Passage shown Start Marker

The touch screen 224 may display data used by the electronic device 220, the processing result data of the electronic device 220, and the like. Further, the touch screen 224 may receive input of data by direct or indirect touch of the stylus pen 210. In this case, the touch screen 224 may be implemented as the electromagnetic resonance type.
The input interface 225 may receive input of various operation signals from a user. In one embodiment, the input interface 225 may include a keypad, a dome switch, a jog wheel, a jog switch, a hardware (H/W) button, and the like.
The audio output interface 226 may perform bidirectional conversion between voice and electric signals. In one embodiment, the audio output interface 226 may process voice information input or output through a speaker, a receiver, an earphone, a microphone, and the like, which are included in the audio output interface 226.
The camera 227 may capture still and/or moving images. In one embodiment, the camera 227 may include one or more image sensors (e.g., a front sensor or a rear sensor), a lens, an image signal processor (ISP), a flash (e.g., an LED, a xenon lamp, etc.), and the like.
The battery 228 may supply power for operation of the electronic device 220. The battery 228 may include a rechargeable battery and/or a solar battery.
The power manager 229 may manage power of the electronic device 220. In one embodiment, the power manager 229 may include a power management integrated circuit (PMIC), a charger Integrated Circuit (IC), or a battery gauge. In the PMIC, a charging method may include a wired charging method and/or a wireless charging method. The wireless charging method may include a magnetic resonance type, a magnetic induction type, an electromagnetic wave type, or the like, in which the power manager 229 may further include an additional circuit, e.g., a coil loop, a resonance circuit, a rectifier, and the like. The battery gauge may measure a remaining capacity of a battery, a voltage, a current, or a temperature during charging of the battery.
The sensor 230 may measure a physical quantity or may sense an operating state of the electronic device 220, and may convert the measured or sensed information into an electric signal. The sensor 230 may include any one or any combination of a gesture sensor 230 a, a face recognition sensor 230 b, a gyro sensor 230 c, a barometric pressure sensor 230 d, an illuminance sensor 230 e, an iris recognition sensor 230 f, an acceleration sensor 230 g, a grip sensor 230 h, and an ultraviolet (UV) sensor 230 i. However, the sensor 230 is not limited thereto, and may include an E-nose sensor, an electromyogram (EMG) sensor, an electroencephalogram (EEG) sensor, a photoplethysmogram (PPG) sensor, an electrocardiogram (ECG) sensor, an infrared (IR) sensor, a fingerprint sensor, and the like.

Passage shown End Marker

**Description of the task**
Retype the device-component passage above, word for word, from "The camera 227 may capture" to "etc.), and the like.".

Exercise data Start Marker

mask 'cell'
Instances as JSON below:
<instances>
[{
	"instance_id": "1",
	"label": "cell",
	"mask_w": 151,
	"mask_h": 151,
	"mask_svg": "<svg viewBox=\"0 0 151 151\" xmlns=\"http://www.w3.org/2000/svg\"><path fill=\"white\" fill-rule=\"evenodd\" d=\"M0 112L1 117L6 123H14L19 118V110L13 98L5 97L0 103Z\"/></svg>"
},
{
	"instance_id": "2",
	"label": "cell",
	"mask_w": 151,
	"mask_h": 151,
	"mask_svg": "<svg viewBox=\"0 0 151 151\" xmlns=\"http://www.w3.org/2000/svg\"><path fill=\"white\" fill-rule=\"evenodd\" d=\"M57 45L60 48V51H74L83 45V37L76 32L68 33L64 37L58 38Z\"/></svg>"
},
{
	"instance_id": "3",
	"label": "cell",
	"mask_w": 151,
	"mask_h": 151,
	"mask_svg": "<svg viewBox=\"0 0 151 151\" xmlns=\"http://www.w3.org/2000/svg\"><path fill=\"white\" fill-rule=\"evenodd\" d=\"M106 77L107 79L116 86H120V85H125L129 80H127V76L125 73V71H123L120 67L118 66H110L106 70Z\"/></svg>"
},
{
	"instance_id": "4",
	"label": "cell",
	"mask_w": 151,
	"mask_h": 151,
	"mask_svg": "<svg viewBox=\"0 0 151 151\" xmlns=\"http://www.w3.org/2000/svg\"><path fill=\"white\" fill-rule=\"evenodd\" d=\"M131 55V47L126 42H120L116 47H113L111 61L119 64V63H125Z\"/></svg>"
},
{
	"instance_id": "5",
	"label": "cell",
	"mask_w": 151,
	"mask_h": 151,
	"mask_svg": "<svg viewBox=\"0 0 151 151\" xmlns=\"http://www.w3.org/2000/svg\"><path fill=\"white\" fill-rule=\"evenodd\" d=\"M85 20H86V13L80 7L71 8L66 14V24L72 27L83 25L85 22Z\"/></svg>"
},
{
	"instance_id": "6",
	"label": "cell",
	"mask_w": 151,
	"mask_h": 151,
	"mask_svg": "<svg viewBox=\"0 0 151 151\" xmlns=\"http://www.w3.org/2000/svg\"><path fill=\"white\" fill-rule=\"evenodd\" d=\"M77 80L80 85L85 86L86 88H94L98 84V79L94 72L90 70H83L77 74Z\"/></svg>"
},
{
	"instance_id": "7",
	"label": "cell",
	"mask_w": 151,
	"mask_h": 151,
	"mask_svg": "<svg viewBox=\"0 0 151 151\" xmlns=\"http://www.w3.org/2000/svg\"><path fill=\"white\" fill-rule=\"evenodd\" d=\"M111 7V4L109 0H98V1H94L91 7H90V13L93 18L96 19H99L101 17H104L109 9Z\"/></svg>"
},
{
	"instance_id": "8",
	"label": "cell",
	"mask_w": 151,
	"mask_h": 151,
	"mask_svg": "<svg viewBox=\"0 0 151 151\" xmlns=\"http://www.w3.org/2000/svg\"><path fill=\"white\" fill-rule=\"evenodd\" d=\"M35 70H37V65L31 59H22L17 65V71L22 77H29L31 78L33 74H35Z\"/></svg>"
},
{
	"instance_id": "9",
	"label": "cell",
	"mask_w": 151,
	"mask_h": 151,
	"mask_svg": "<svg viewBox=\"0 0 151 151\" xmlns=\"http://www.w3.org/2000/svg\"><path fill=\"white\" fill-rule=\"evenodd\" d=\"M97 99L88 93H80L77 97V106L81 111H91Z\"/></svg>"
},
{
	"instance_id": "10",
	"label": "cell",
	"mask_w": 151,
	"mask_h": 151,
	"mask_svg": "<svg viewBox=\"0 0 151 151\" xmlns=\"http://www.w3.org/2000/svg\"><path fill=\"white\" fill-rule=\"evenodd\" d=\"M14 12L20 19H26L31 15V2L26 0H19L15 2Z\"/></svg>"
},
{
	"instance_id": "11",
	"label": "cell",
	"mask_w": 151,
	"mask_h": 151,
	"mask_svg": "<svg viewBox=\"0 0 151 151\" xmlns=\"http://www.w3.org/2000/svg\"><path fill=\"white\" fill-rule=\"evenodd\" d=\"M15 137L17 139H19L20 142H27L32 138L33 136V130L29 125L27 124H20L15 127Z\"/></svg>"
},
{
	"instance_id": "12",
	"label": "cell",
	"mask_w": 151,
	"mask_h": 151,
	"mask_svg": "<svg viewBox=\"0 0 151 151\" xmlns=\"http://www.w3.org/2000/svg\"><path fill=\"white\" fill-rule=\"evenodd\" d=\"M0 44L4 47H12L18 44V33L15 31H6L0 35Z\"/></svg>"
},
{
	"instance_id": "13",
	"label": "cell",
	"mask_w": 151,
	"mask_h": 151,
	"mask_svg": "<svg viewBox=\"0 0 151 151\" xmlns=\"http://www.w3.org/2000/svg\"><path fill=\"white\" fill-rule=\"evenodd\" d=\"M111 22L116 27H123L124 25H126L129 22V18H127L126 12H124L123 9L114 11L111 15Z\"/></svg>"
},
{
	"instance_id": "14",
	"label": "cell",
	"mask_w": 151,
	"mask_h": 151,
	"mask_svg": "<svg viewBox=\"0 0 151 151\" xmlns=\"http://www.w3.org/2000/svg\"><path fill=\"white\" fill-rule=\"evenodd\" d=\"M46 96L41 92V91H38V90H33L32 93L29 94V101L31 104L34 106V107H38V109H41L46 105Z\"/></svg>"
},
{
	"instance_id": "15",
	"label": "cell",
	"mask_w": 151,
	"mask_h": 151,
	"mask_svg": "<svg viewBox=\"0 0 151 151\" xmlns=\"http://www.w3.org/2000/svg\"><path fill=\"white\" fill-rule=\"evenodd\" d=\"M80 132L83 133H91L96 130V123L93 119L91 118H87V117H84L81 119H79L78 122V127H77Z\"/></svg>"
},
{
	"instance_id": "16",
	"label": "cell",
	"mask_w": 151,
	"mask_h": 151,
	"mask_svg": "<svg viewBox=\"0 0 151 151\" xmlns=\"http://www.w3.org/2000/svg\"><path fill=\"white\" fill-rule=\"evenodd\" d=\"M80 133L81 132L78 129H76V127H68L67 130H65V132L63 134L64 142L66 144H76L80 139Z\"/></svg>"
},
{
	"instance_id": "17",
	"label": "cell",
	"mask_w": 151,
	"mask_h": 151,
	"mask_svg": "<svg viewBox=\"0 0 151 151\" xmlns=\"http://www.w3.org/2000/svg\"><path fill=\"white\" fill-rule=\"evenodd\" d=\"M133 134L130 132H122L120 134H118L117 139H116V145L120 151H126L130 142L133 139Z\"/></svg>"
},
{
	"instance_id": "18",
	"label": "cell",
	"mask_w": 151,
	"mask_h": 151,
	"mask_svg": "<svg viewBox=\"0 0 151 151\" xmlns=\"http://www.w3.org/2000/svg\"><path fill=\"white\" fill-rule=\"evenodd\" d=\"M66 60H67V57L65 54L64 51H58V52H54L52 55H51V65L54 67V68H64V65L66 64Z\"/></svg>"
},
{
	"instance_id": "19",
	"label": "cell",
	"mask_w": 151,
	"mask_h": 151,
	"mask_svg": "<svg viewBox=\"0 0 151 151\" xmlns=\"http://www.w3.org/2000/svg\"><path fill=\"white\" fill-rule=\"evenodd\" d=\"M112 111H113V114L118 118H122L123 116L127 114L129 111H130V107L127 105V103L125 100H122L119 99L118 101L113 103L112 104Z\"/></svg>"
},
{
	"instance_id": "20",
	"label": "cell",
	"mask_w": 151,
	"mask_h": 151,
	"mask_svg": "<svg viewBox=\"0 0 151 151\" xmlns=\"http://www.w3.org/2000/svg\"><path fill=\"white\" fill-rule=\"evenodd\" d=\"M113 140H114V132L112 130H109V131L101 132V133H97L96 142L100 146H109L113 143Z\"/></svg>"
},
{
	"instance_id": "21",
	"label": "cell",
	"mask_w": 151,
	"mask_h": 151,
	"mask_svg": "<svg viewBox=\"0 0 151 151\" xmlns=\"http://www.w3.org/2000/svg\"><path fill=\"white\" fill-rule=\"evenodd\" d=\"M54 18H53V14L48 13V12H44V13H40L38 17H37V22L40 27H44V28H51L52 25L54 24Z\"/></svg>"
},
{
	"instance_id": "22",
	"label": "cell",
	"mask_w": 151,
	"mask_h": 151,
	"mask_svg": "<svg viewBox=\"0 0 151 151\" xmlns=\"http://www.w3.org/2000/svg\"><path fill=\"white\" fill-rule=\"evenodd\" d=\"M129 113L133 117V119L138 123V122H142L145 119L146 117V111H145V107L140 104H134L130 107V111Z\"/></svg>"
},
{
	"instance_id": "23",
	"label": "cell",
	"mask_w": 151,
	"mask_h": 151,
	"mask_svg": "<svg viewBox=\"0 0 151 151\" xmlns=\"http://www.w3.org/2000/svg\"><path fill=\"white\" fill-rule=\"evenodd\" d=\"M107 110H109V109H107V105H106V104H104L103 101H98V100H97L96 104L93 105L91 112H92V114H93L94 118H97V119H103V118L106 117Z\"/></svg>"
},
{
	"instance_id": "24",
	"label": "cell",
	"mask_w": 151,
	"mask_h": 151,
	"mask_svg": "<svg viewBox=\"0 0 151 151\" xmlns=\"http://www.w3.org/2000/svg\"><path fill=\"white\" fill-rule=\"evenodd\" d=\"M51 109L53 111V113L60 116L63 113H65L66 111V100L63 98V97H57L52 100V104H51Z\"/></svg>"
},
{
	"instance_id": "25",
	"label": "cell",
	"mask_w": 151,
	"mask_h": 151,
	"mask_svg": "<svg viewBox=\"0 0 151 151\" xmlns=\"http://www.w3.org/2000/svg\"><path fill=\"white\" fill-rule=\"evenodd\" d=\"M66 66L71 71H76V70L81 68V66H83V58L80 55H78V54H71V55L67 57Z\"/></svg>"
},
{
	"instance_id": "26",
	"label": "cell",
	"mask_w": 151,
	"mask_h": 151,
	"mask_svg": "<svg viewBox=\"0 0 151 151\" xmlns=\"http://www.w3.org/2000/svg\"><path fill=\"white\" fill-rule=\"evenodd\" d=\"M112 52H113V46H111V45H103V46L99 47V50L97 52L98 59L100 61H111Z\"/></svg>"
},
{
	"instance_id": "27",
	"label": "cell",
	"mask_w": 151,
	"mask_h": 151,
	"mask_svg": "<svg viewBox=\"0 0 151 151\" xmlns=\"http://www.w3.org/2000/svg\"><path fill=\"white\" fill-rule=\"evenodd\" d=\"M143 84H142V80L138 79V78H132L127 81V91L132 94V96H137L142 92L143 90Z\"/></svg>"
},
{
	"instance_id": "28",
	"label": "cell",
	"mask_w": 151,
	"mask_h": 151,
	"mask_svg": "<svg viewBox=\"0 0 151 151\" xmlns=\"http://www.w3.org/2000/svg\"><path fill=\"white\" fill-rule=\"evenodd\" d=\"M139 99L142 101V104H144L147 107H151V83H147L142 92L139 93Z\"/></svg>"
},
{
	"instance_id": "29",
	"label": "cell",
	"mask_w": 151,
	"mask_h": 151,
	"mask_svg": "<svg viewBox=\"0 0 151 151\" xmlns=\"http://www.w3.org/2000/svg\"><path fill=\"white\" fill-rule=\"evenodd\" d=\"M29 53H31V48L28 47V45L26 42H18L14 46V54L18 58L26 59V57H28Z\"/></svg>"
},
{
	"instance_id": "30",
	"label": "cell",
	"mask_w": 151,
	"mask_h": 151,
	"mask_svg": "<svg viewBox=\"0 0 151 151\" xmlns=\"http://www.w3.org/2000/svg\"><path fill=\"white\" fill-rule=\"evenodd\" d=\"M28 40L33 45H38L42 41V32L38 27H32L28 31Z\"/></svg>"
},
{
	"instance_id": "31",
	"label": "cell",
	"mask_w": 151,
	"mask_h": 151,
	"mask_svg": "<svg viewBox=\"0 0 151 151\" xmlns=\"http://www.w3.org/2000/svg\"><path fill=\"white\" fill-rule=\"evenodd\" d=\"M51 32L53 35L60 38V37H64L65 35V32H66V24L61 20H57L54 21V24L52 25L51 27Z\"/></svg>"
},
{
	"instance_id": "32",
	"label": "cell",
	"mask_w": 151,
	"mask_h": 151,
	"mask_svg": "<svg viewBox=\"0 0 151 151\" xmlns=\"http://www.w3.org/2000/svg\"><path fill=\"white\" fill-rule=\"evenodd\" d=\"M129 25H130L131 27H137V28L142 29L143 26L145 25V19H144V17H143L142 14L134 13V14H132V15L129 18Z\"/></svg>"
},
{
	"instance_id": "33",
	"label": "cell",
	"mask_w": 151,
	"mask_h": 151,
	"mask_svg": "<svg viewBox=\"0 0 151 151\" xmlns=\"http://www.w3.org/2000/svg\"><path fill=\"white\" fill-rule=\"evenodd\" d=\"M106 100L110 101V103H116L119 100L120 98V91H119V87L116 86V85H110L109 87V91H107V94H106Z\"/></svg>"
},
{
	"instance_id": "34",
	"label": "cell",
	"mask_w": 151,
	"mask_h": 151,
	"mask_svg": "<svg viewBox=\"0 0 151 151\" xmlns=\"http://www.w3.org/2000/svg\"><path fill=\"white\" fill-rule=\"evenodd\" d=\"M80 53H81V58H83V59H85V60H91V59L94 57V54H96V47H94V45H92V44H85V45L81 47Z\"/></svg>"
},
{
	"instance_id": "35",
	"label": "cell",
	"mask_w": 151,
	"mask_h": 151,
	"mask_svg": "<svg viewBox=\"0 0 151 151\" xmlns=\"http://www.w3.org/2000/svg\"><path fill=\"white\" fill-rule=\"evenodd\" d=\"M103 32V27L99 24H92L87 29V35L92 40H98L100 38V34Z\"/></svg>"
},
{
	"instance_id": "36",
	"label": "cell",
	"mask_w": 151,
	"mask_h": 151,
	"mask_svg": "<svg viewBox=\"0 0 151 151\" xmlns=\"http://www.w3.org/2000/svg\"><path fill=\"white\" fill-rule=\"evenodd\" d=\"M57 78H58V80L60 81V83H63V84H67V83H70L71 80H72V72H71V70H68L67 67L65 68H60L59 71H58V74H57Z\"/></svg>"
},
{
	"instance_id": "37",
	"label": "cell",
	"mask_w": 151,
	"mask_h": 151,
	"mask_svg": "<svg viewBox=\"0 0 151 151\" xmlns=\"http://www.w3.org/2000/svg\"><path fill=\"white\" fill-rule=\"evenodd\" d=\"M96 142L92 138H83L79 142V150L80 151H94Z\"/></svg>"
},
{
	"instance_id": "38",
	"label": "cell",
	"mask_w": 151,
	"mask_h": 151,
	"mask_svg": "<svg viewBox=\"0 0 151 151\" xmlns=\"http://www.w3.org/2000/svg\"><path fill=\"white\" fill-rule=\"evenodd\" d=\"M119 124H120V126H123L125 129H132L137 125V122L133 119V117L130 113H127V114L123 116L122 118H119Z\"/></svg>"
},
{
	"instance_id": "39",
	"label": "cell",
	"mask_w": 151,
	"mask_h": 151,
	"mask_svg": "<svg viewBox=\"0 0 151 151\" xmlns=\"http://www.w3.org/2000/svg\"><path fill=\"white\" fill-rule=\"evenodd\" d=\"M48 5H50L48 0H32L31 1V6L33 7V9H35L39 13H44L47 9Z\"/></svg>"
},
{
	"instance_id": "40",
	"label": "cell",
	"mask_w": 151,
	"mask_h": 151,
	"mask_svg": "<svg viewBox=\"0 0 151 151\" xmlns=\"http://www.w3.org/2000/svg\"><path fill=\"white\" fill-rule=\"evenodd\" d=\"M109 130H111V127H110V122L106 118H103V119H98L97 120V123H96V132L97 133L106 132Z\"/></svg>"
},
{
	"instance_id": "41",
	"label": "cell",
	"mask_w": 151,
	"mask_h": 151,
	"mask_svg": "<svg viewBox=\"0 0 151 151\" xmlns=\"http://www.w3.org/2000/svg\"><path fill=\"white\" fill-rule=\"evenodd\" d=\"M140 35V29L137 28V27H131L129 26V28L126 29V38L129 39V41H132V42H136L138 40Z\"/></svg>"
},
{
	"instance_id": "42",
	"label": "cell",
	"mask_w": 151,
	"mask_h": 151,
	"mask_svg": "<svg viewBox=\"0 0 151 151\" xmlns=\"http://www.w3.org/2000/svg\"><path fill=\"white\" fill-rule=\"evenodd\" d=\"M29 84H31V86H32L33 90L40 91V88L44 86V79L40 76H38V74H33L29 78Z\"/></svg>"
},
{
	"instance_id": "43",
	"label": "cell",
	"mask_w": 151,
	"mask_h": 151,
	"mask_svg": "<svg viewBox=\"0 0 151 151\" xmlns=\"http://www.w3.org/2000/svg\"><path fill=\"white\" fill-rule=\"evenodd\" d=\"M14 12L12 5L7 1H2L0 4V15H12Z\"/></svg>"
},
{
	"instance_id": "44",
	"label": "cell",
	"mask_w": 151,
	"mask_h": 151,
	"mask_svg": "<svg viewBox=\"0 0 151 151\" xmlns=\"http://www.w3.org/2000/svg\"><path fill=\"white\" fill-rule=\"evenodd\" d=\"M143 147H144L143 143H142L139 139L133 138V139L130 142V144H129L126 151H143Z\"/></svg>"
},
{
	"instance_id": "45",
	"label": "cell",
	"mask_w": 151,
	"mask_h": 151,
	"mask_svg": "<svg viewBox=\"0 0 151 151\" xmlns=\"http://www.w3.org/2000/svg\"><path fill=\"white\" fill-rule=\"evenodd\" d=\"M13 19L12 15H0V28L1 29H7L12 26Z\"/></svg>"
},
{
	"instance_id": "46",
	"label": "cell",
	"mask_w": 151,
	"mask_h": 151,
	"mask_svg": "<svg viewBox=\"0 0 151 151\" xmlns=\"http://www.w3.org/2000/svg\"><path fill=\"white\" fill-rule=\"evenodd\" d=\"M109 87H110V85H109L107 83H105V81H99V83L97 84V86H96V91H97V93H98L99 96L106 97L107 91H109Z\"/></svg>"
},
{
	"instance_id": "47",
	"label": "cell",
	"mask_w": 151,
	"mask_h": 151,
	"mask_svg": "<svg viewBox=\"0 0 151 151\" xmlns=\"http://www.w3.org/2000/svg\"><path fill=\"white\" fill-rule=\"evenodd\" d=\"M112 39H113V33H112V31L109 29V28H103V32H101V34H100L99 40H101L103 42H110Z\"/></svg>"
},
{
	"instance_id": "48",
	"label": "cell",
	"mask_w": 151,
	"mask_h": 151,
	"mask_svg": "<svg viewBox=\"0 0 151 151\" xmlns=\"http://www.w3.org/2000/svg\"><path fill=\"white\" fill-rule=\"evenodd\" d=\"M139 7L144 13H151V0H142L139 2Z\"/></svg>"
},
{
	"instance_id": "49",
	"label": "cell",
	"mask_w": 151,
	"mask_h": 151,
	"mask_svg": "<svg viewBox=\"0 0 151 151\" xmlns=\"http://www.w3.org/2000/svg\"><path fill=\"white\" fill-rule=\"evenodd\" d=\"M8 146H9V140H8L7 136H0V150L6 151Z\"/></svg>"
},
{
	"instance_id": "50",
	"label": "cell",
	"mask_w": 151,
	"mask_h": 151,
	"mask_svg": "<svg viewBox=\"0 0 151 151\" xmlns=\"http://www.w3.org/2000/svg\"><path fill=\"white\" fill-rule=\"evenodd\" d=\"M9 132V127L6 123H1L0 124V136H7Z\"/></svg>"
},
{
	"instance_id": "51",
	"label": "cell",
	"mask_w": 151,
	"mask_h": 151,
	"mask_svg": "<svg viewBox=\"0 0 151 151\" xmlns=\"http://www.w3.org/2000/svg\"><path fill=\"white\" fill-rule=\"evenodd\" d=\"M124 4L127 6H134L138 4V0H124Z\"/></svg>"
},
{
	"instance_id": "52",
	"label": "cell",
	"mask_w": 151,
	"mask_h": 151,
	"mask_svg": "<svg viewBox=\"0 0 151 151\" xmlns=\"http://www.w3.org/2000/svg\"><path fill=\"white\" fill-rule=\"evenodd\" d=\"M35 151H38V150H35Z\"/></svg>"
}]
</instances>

Exercise data End Marker

**Result**
The camera 227 may capture still and/or moving images. In one embodiment, the camera 227 may include one or more image sensors (e.g., a front sensor or a rear sensor), a lens, an image signal processor (ISP), a flash (e.g., an LED, a xenon lamp, etc.), and the like.